La morte dell'umanità
L'attacco mediante l'utilizzo di armi chimiche scagliato da Assad contro la zona di Idlib, nella parte settentrionale della Siria, ha posto sotto i nostri occhi le immagini terribili di tantissimi bambini in fin di vita perché intossicati dal gas "sarin", un derivato del gas nervino che colpisce il sistema nervoso. Ancora una volta ci troviamo di fronte al difficile rapporto tra uomo e tecnica: ciò che dovrebbe determinare crescita e progresso, viene poi utilizzato in maniera spropositata, provocando la distruzione dell'uomo stesso.
Ma l'umanità, che è una, è stata dichiarata morta più di una volta: rari sono ormai i casi in cui restituiamo a questo termine il suo significato latino di "interesse per l'uomo in quanto uomo", ossia attenzione per l'altro nel rispetto della sua diversità. Forse l'umanità avrebbe dovuto dominare sull'uso della tecnica per evitarne la degenerazione o forse sarebbe dovuta intervenire prima di guardare la morte con gli occhi e rispondere con altrettanta violenza, sorpassando la linea rossa che aveva permesso, nell'amministrazione Obama, un dialogo tra uomini. Le armi chimiche hanno rivoluzionato l'ordine mediorientale: i ribelli chiedono a gran voce l'ammissione di responsabilità da parte di Damasco, ma il governo continua negare e i due più importanti giocatori esterni, USA e Russia danno il via ad un'accelerazione concordata contro la Siria.
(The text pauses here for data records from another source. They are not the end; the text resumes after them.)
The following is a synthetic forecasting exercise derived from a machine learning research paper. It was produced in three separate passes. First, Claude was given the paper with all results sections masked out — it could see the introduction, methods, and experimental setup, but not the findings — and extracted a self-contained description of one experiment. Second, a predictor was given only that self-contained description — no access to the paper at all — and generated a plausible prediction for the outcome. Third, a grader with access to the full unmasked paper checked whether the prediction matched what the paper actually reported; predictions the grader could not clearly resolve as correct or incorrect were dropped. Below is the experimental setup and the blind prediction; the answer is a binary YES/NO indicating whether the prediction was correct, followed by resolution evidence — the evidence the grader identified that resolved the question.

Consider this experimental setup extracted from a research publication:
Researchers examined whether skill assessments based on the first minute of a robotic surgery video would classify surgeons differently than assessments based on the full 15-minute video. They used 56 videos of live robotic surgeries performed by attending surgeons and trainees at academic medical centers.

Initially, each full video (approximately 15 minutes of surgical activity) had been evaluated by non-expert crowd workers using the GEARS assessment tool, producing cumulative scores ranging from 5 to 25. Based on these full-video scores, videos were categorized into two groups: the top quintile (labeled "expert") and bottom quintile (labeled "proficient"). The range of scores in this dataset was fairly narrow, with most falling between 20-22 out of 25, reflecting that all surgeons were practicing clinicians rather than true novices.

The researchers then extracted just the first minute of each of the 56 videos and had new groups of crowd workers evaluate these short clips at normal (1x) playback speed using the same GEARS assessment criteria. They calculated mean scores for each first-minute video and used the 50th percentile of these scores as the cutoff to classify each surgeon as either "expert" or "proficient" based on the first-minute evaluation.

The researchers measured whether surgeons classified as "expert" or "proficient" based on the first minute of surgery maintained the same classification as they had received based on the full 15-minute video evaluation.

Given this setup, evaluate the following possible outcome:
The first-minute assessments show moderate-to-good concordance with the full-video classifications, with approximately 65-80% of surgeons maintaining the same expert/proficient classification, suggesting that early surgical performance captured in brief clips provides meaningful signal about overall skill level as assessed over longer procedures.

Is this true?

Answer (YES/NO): NO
Il ruolo della comunità internazionale
L'utilizzo delle armi chimiche in contesti di guerra è stato sanzionato per la prima volta nel 1928 con il Protocollo di Ginevra, ma tale divieto fu di lì a poco trasgredito da Mussolini in Etiopia e dal Giappone contro la Cina.
E' stata però la Convenzione di Parigi del 1993 a determinare la distruzione del 90% dell'arsenale chimico, sebbene alcuni paesi, tra cui Egitto, Corea del Nord e (dulcis in fundo!) Siria, non vi hanno aderito. Lo spettro delle armi chimiche è poi tornato in Iraq durante il conflitto scoppiato nel 2003: qui fu utilizzato il gas nervino contro la popolazione civile e non solo.
L'ONU intervenne parlando di crimini contro l'umanità e sollecitando la presa di posizione delle potenze occidentali ed europee. Dunque qual è il ruolo della comunità internazionale? Punire e condannare? Sentirsi partecipe di una situazione "in bilico" solo grazie ad immagini pubblicate sui social network? Ci auguriamo che si possa mettere fine a questa carneficina ripartendo dall'interno e rimettendo al centro l'uomo in quanto "animale politico".